In “Game Change,” Obama emerges as the most incisive, most disciplined and, in important ways, most conservative of all the contenders. He assembled a crack team that did not engage in the internecine warfare that afflicted his opponents. And his evidently spotless personal history helped insulate him from the buffetings his counterparts suffered as their tumultuous lives came under forensic scrutiny. Even the crisis of his relationship with the Rev. Jeremiah Wright faded against the image of the faithful, even uxorious, husband and devoted father of two young daughters.
Conservative blogger Andrew Sullivan has described Obama in similar terms in response to several speeches, most recently his acceptance of the Nobel Peace Prize.
And this is the critical distinction between Bush and Obama: Obama is far more conservative than his predecessor. He sees that the profound flaws in human nature affect us as well as them; that we "face the world as it is," not as we would like it to be; that the decision to go to war is a moral and a pragmatic one; that ends have to be balanced by a shrewd and sometimes cold-eyed assessment of means.
Previously, Sullivan used the same term to describe the President in a foreign policy speech.

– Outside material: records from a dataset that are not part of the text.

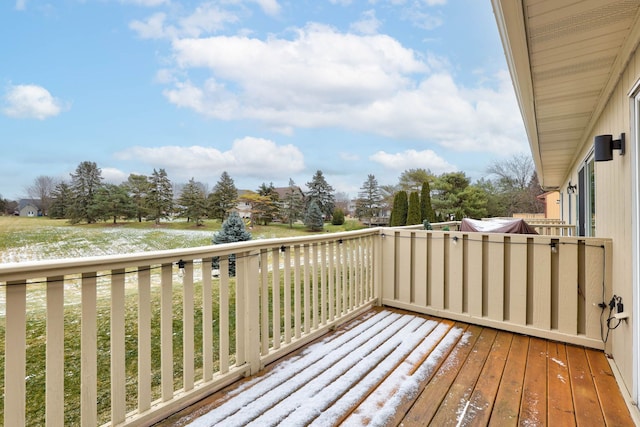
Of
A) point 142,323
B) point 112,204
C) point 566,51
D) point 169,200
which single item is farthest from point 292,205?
point 566,51

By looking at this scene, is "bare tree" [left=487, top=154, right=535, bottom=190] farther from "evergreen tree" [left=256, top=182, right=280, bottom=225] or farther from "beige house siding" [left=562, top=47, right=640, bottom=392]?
"beige house siding" [left=562, top=47, right=640, bottom=392]

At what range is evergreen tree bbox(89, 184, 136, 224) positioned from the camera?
3.92 meters

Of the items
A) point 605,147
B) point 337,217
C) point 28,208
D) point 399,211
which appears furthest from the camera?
point 399,211

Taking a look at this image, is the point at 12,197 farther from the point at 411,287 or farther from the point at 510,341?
the point at 510,341

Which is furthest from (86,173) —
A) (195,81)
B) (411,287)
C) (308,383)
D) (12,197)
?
(195,81)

This speech, to my mind, was a conservative one by a conservative president who seeks first and foremost to use existing institutions to address the new challenges of the moment, and then seeks pragmatic compromises, always open to future checks and balances, in those places where such institutions clearly need reform and adjustment. The speech does not shrink from clear positions but it always does so from a place of reason and authority as opposed to politics and power. It is a presidential speech - from a man who seeks to unite and lead this country forward, rather than someone who sees fear and division as a tool to be exploited.
Here, Sullivan makes an interesting distinction in response to criticism of Obama from a self-described liberal reader.
What strikes me about Obama is not that he is conservative or liberal, it is his policy liberalism with conservative temperament. It is his movement beyond these exhausted ideologies.